▶ **BRIEF**: An exact copy of the listing is required, with its pictures removed.

▶ **DATA TO EXAMINE**:
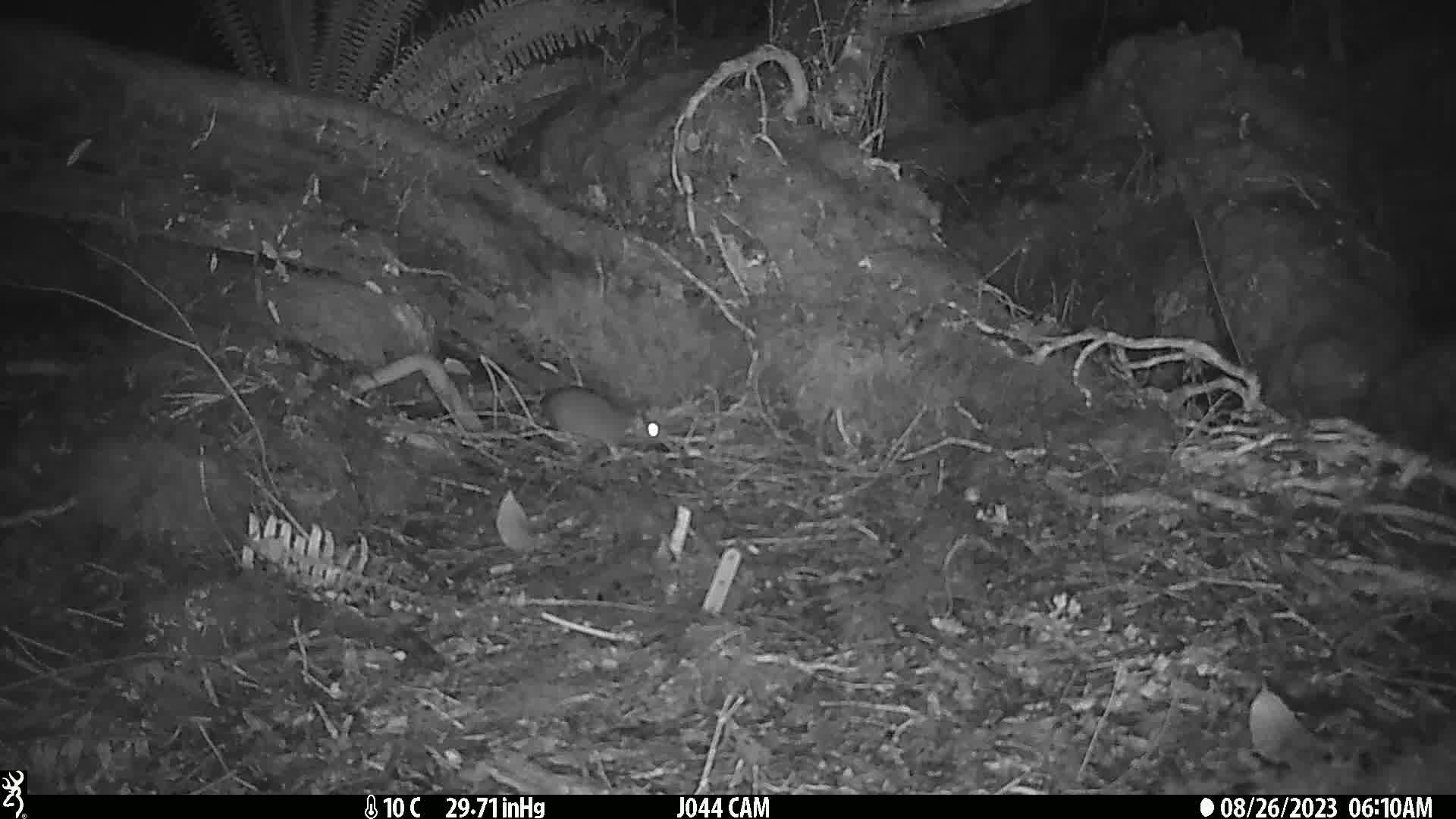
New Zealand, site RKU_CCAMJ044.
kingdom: Animalia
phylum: Chordata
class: Mammalia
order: Rodentia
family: Muridae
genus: Rattus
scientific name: Rattus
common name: rat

▶ **EXERCISE SOLUTION**:
New Zealand, site RKU_CCAMJ044.
kingdom: Animalia
phylum: Chordata
class: Mammalia
order: Rodentia
family: Muridae
genus: Rattus
scientific name: Rattus
common name: rat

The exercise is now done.